Assignment: Return the count of lines in the following records that include "property", and nothing more.

——————

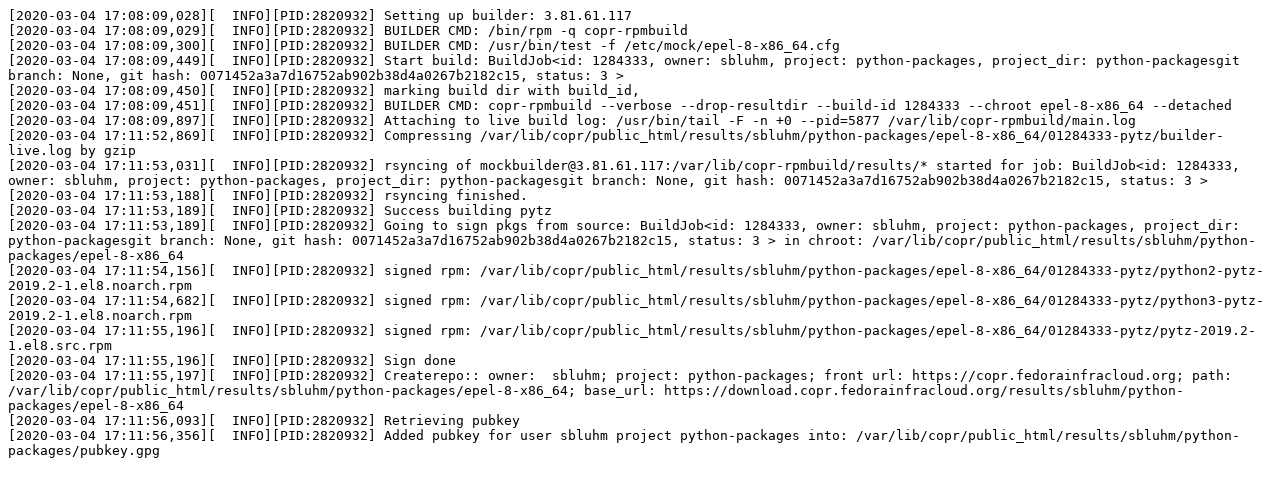

--- FILE ---
content_type: text/plain; charset=utf-8
request_url: https://download.copr.fedorainfracloud.org/results/@spacewalkproject/python-packages/epel-8-x86_64/01432003-pytz/build-01284333-pytz.log
body_size: 2850
content:
[2020-03-04 17:08:09,028][  INFO][PID:2820932] Setting up builder: 3.81.61.117
[2020-03-04 17:08:09,029][  INFO][PID:2820932] BUILDER CMD: /bin/rpm -q copr-rpmbuild
[2020-03-04 17:08:09,300][  INFO][PID:2820932] BUILDER CMD: /usr/bin/test -f /etc/mock/epel-8-x86_64.cfg
[2020-03-04 17:08:09,449][  INFO][PID:2820932] Start build: BuildJob<id: 1284333, owner: sbluhm, project: python-packages, project_dir: python-packagesgit branch: None, git hash: 0071452a3a7d16752ab902b38d4a0267b2182c15, status: 3 >
[2020-03-04 17:08:09,450][  INFO][PID:2820932] marking build dir with build_id, 
[2020-03-04 17:08:09,451][  INFO][PID:2820932] BUILDER CMD: copr-rpmbuild --verbose --drop-resultdir --build-id 1284333 --chroot epel-8-x86_64 --detached
[2020-03-04 17:08:09,897][  INFO][PID:2820932] Attaching to live build log: /usr/bin/tail -F -n +0 --pid=5877 /var/lib/copr-rpmbuild/main.log
[2020-03-04 17:11:52,869][  INFO][PID:2820932] Compressing /var/lib/copr/public_html/results/sbluhm/python-packages/epel-8-x86_64/01284333-pytz/builder-live.log by gzip
[2020-03-04 17:11:53,031][  INFO][PID:2820932] rsyncing of mockbuilder@3.81.61.117:/var/lib/copr-rpmbuild/results/* started for job: BuildJob<id: 1284333, owner: sbluhm, project: python-packages, project_dir: python-packagesgit branch: None, git hash: 0071452a3a7d16752ab902b38d4a0267b2182c15, status: 3 >
[2020-03-04 17:11:53,188][  INFO][PID:2820932] rsyncing finished.
[2020-03-04 17:11:53,189][  INFO][PID:2820932] Success building pytz
[2020-03-04 17:11:53,189][  INFO][PID:2820932] Going to sign pkgs from source: BuildJob<id: 1284333, owner: sbluhm, project: python-packages, project_dir: python-packagesgit branch: None, git hash: 0071452a3a7d16752ab902b38d4a0267b2182c15, status: 3 > in chroot: /var/lib/copr/public_html/results/sbluhm/python-packages/epel-8-x86_64
[2020-03-04 17:11:54,156][  INFO][PID:2820932] signed rpm: /var/lib/copr/public_html/results/sbluhm/python-packages/epel-8-x86_64/01284333-pytz/python2-pytz-2019.2-1.el8.noarch.rpm
[2020-03-04 17:11:54,682][  INFO][PID:2820932] signed rpm: /var/lib/copr/public_html/results/sbluhm/python-packages/epel-8-x86_64/01284333-pytz/python3-pytz-2019.2-1.el8.noarch.rpm
[2020-03-04 17:11:55,196][  INFO][PID:2820932] signed rpm: /var/lib/copr/public_html/results/sbluhm/python-packages/epel-8-x86_64/01284333-pytz/pytz-2019.2-1.el8.src.rpm
[2020-03-04 17:11:55,196][  INFO][PID:2820932] Sign done
[2020-03-04 17:11:55,197][  INFO][PID:2820932] Createrepo:: owner:  sbluhm; project: python-packages; front url: https://copr.fedorainfracloud.org; path: /var/lib/copr/public_html/results/sbluhm/python-packages/epel-8-x86_64; base_url: https://download.copr.fedorainfracloud.org/results/sbluhm/python-packages/epel-8-x86_64
[2020-03-04 17:11:56,093][  INFO][PID:2820932] Retrieving pubkey 
[2020-03-04 17:11:56,356][  INFO][PID:2820932] Added pubkey for user sbluhm project python-packages into: /var/lib/copr/public_html/results/sbluhm/python-packages/pubkey.gpg
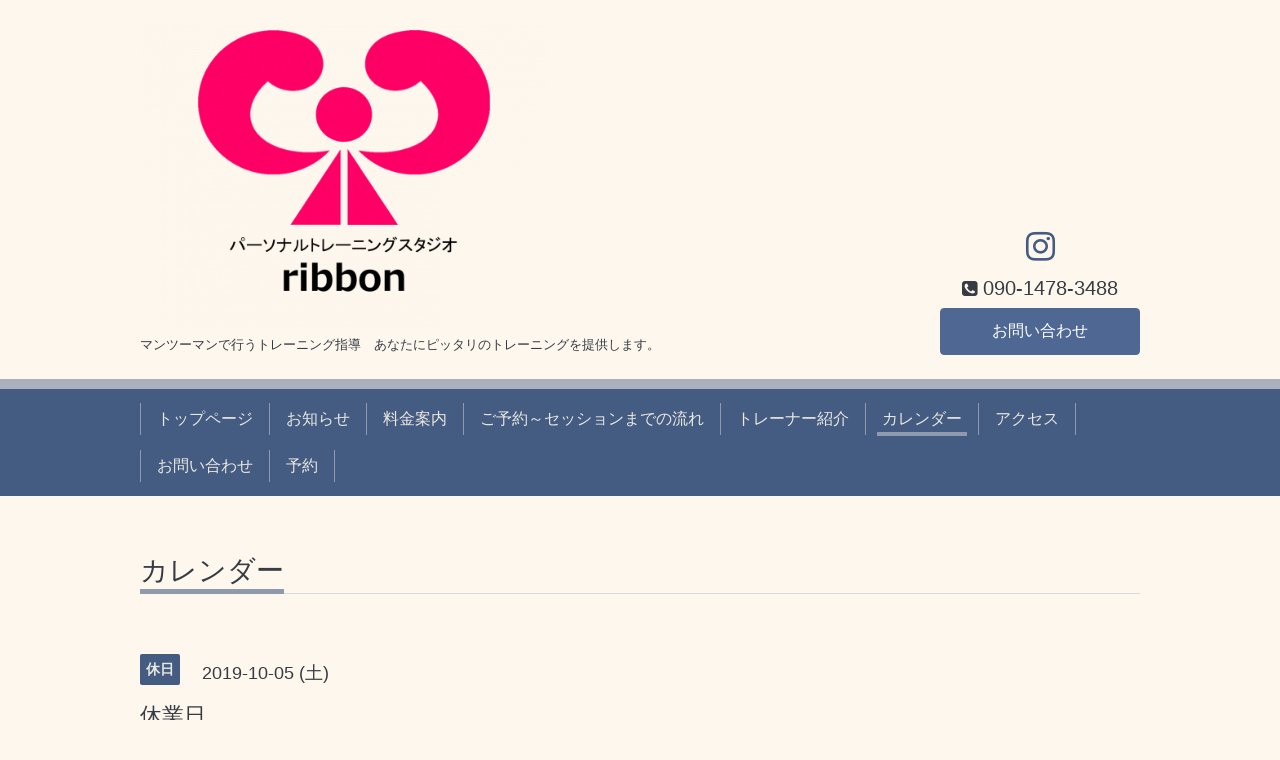

--- FILE ---
content_type: text/html; charset=utf-8
request_url: https://pt-studio-ribbon.com/calendar/2816806
body_size: 1919
content:
<!DOCTYPE html>
<html xmlns="http://www.w3.org/1999/xhtml" xml:lang="ja" lang="ja">
<head>
  <!-- Chic: ver.201705080000 -->
  <meta charset="utf-8">
  <title>休業日 - パーソナルトレーニングスタジオribbon</title>
  <meta name="viewport" content="width=device-width,initial-scale=1.0,minimum-scale=1.0">

  <meta name="description" content="">
  <meta name="keywords" content="パーソナルトレーニング，スタジオ，ribbon，リボン，岐阜，">

  <meta property="og:title" content="パーソナルトレーニングスタジオribbon">
  <meta property="og:image" content="https://cdn.goope.jp/55888/170608154409msbe.png">
  <meta property="og:site_name" content="パーソナルトレーニングスタジオribbon">
  
  <link rel="alternate" type="application/rss+xml" title="パーソナルトレーニングスタジオribbon / RSS" href="/feed.rss">
  <link rel="stylesheet" href="/style.css?522692-1562203239">
  <link rel="stylesheet" href="/css/font-awesome/css/font-awesome.min.css">
  <link rel="stylesheet" href="/assets/slick/slick.css">

  <script src="/assets/jquery/jquery-1.9.1.min.js"></script>
  <script src="/assets/clipsquareimage/jquery.clipsquareimage.js"></script>
</head>
<body id="calendar">

  <div class="totop">
    <i class="button fa fa-angle-up"></i>
  </div>

  <div class="container">

    <!-- .header -->
    <div class="header">
      <div class="inner">

        <div class="column column_left">
          <h1 class="element logo">
            <a class="shop_sitename" href="https://pt-studio-ribbon.com"><img src='//cdn.goope.jp/55888/170608154409msbe_l.png' alt='パーソナルトレーニングスタジオribbon' /></a>
          </h1>

          <div class="element site_description">
            <span>マンツーマンで行うトレーニング指導　あなたにピッタリのトレーニングを提供します。</span>
          </div>
        </div>

        <div class="column column_right">

          <div class="social_icons">
            

            

            
            <a href="https://www.instagram.com/studio_ribbon/" target="_blank">
              <span class="icon-instagram"></span>
            </a>
            
          </div>

          <div class="element shop_tel" data-shoptel="090-1478-3488">
            <div>
              <i class="fa fa-phone-square"></i>&nbsp;<span>090-1478-3488</span>
            </div>
          </div>
          <a class="element button_contact" href="https://pt-studio-ribbon.com/contact">お問い合わせ</a>
        </div>

      </div>
    </div>
    <!-- /.header -->

    <!-- .navi -->
    <div class="navi">
      <div class="inner">

        <div class="navi_trigger_mobile">
          <i class="fa fa-navicon"></i>&nbsp;MENU
        </div>

        <ul class="navi_list">
          
          <li class="navi_top" data-label="トップページ">
            <a href="/" >トップページ</a>
          </li>
          
          <li class="navi_info" data-label="お知らせ">
            <a href="/info" >お知らせ</a>
          </li>
          
          <li class="navi_free free_130863" data-label="料金案内">
            <a href="/free/page-kakaku" >料金案内</a>
          </li>
          
          <li class="navi_free free_130587" data-label="ご予約～セッションまでの流れ">
            <a href="/free/page-nagare" >ご予約～セッションまでの流れ</a>
          </li>
          
          <li class="navi_staff" data-label="トレーナー紹介">
            <a href="/staff" >トレーナー紹介</a>
          </li>
          
          <li class="navi_calendar active" data-label="カレンダー">
            <a href="/calendar" >カレンダー</a>
          </li>
          
          <li class="navi_about" data-label="アクセス">
            <a href="/about" >アクセス</a>
          </li>
          
          <li class="navi_contact" data-label="お問い合わせ">
            <a href="/contact" >お問い合わせ</a>
          </li>
          
          <li class="navi_reservation" data-label="予約">
            <a href="/reservation" >予約</a>
          </li>
          
        </ul>

      </div>
    </div>
    <!-- /.navi -->

    <div class="content">

<!-- CONTENT ----------------------------------------------------------------------- -->















<!----------------------------------------------
ページ：カレンダー
---------------------------------------------->
<script src="/js/theme_chic/calendar.js"></script>

<div class="inner">

  <h2 class="page_title">
    <span>カレンダー</span>
  </h2>

    


    
    <div class="details">
      <div>
        <span class="category">休日</span>&nbsp; <span class="date">2019-10-05 (土)</span>
      </div>

      <h3>休業日</h3>

      <div class="body textfield">
        
      </div>

      <div class="image">
        
      </div>

    </div>
    

</div>
<!-- /.inner -->



















<!-- CONTENT ----------------------------------------------------------------------- -->

    </div>
    <!-- /.content -->


    


    <div class="gadgets">
      <div class="inner">
      </div>
    </div>

    <div class="today_area section">
      <div class="inner">
        <dl>
          <dt class="date">
            2026.01.23 Friday
          </dt>
          
        </dl>
      </div>
    </div>

    <div class="social">
      <div class="inner"></div>
    </div>

    <div class="footer">
        <div class="inner">

          <div class="qr_area">
            <img src="//r.goope.jp/qr/pt-studio-ribbon"width="100" height="100" />
          </div>

          <div class="shop_name">
            <a href="https://pt-studio-ribbon.com">パーソナルトレーニングスタジオribbon</a>
          </div>

          

          <div class="copyright">
            &copy;2026 <a href="https://pt-studio-ribbon.com">パーソナルトレーニングスタジオribbon</a>. All Rights Reserved.
          </div>

          <div class="block counter_area">
            Today: <span class="num">58</span> /
            Yesterday: <span class="num">62</span> /
            Total: <span class="num">196654</span>
          </div>

          <div>
            <div class="powered">
              Powered by <a class="link_color_02" href="https://goope.jp/">グーペ</a> /
              <a class="link_color_02" href="https://admin.goope.jp/">Admin</a>
            </div>

            <div class="shop_rss">
              <span>/ </span><a href="/feed.rss">RSS</a>
            </div>
          </div>

        </div>
    </div>

  </div>
  <!-- /.container -->

  <script src="/assets/colorbox/jquery.colorbox-min.js"></script>
  <script src="/assets/slick/slick.js"></script>
  <script src="/js/tooltip.js"></script>
  <script src="/assets/lineup/jquery-lineup.min.js"></script>
  <script src="/assets/tile/tile.js"></script>
  <script src="/js/theme_chic/init.js"></script>
</body>
</html>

——————

Exercise solution: 3